Des conditions obscures entourent son décès, et diverses interprétations ont suivi pour satisfaire le besoin de compréhension de ses proches. La première soutient la thèse de l’accident. Les doses d’opium présentes dans le laudanum n’étant pas normalisées, une surdose est possible. Un élément recueilli sur la jeune femme contredit néanmoins l’interprétation précédente. Une note épinglée à sa chemise de nuit portant la mention « Prends soin de Harry » (son frère) aurait été retrouvée. Mais sa destruction, dans le même temps, ne permet pas d’assurer la véracité de ce fait. Acte volontaire ou simple accident ? Le mystère demeure entier, et Elizabeth Siddal a emporté avec elle ce dernier secret.

Dante Gabriel Rossetti, Beata Beatrix, 1864-1870, huile sur toile, 66 x 86,4 cm.

Rossetti lui rendra plusieurs hommages posthumes, témoignant de son attachement et de son potentiel sentiment de culpabilité. Elle est inhumée avec le corpus de poèmes qu’elle a rédigés depuis sa rencontre avec le peintre, lequel réalise Beata Beatrix de 1864 à 1872, une œuvre emplie de symbolisme. Dans cette ultime œuvre la représentant, elle est dépeinte nimbée de lumière en position de ravissement éternel.
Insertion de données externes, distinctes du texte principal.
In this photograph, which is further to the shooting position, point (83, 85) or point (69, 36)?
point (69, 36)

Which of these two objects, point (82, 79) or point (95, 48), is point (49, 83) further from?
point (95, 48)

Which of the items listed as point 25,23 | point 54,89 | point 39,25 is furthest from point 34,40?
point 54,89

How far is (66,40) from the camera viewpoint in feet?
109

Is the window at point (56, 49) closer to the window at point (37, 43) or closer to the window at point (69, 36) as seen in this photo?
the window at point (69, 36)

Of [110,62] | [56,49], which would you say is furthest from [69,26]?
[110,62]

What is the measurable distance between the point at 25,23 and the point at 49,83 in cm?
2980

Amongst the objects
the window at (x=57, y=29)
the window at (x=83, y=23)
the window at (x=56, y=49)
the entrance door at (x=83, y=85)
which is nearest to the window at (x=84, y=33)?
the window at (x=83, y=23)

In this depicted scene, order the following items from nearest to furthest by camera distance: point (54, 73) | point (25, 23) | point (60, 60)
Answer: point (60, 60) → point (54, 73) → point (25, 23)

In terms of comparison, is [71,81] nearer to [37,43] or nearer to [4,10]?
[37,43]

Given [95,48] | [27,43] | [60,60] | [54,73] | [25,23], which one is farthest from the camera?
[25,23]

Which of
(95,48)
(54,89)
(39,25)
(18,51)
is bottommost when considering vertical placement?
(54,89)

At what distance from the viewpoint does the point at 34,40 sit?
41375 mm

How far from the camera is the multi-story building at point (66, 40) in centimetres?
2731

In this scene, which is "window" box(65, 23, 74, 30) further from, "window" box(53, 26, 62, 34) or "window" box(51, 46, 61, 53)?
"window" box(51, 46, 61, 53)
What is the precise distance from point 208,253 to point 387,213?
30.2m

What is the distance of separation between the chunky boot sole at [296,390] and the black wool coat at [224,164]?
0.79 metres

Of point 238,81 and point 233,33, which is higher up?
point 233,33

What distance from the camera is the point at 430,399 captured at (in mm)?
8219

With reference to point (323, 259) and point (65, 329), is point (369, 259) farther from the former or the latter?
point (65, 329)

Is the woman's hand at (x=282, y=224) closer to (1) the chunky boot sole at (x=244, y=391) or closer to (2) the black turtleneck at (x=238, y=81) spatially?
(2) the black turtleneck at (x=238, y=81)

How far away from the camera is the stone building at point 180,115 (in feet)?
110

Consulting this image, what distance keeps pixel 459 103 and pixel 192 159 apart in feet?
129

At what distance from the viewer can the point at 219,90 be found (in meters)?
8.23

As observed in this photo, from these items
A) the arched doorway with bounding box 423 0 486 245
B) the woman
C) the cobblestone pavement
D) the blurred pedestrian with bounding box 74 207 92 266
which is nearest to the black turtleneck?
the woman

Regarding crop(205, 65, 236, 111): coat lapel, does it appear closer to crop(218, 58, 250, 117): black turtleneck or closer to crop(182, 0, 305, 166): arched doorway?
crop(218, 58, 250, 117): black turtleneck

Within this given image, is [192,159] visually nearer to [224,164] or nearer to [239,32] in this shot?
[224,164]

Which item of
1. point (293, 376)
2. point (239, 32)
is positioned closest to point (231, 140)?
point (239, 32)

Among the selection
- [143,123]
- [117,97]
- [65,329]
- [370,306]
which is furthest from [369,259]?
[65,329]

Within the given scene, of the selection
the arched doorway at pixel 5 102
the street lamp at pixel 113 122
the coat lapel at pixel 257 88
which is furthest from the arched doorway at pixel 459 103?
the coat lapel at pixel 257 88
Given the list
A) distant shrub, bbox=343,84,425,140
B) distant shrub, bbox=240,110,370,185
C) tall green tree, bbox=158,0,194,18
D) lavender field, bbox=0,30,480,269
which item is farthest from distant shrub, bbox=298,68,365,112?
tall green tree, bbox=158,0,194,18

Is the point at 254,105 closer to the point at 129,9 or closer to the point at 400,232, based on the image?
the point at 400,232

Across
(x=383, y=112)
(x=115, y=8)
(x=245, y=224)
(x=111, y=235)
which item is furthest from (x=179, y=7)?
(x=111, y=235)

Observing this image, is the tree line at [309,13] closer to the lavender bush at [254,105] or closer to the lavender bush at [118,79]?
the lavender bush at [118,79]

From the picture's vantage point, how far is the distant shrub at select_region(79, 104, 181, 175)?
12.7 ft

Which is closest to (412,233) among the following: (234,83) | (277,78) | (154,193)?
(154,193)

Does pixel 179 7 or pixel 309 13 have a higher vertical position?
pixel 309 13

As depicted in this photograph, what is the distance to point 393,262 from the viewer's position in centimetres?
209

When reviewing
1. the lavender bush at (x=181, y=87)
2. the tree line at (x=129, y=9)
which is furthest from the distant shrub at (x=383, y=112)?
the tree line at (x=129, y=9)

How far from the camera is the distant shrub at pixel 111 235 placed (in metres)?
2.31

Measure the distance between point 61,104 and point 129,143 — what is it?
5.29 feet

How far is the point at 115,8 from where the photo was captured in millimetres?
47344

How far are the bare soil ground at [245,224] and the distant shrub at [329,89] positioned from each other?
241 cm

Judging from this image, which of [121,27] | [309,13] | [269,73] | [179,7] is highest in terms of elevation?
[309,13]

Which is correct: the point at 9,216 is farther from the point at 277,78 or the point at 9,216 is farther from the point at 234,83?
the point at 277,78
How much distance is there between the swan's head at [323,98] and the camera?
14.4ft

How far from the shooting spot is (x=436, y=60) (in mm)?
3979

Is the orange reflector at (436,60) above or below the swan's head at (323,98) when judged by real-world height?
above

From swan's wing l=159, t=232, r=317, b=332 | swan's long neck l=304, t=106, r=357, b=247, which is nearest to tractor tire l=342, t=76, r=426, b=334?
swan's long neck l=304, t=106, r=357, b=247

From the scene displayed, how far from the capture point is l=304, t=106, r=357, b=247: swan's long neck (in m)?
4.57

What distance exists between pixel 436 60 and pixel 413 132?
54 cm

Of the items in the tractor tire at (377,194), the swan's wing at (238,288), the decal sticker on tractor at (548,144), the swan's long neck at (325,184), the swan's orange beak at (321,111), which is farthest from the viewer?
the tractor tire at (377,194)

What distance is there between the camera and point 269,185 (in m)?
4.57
Elizabeth Siddal a disparu dans la tourmente après avoir vécu dans l’ombre de son époux une décennie durant. Tout d’abord muse privée de liberté, elle est ensuite devenue la fiancée trompée et l’artiste peu reconnue, pour finir sa vie comme épouse meurtrie. Il était donc peut-être temps de parler d’elle, afin de la réhabiliter, et rappeler que derrière les récits des livres d’histoire se cachent parfois d’autres réalités.

 


1 Guillaume Morel, Les Préraphaélites de Rossetti à Burne-Jones, éditions Place des Victoires, 2013, p. 13.
William Holman Hunt, Pre-Raphaelitism and the Pre-Raphaelite Brotherhood, Macmillan, 1905, vol. 1, p. 198.
William Michael Rossetti, Dante Gabriel Rossetti: His Family Letters with A Memoir, Ellis, 1895, vol. 1, p. 175.
4 Anna Howitt (1824-1884) et Barbara Leigh Smith (1827-1891) sont des artistes britanniques qui ont formé The Ladies of Langham Place, l’une des premières organisations féminines et féministes de Grande-Bretagne.
5 William Michael Rossetti, Dante Gabriel Rossetti: His Family Letters with A Memoir, Ellis, 1895, vol. 1, p. 171 et p. 174.
6 Paul Franklin Baum, Dante Gabriel Rossetti: An Analytical List of Manuscripts in the Duke University Library, AMS Press, 1966, p. 126.
7 Le laudanum est une  préparation médicamenteuse à base d’opium, utilisée comme analgésique et antispasmodique.
8 Craig Faxon Alicia, Dante Gabriel Rossetti, Belfond, 2001, pp. 140-141.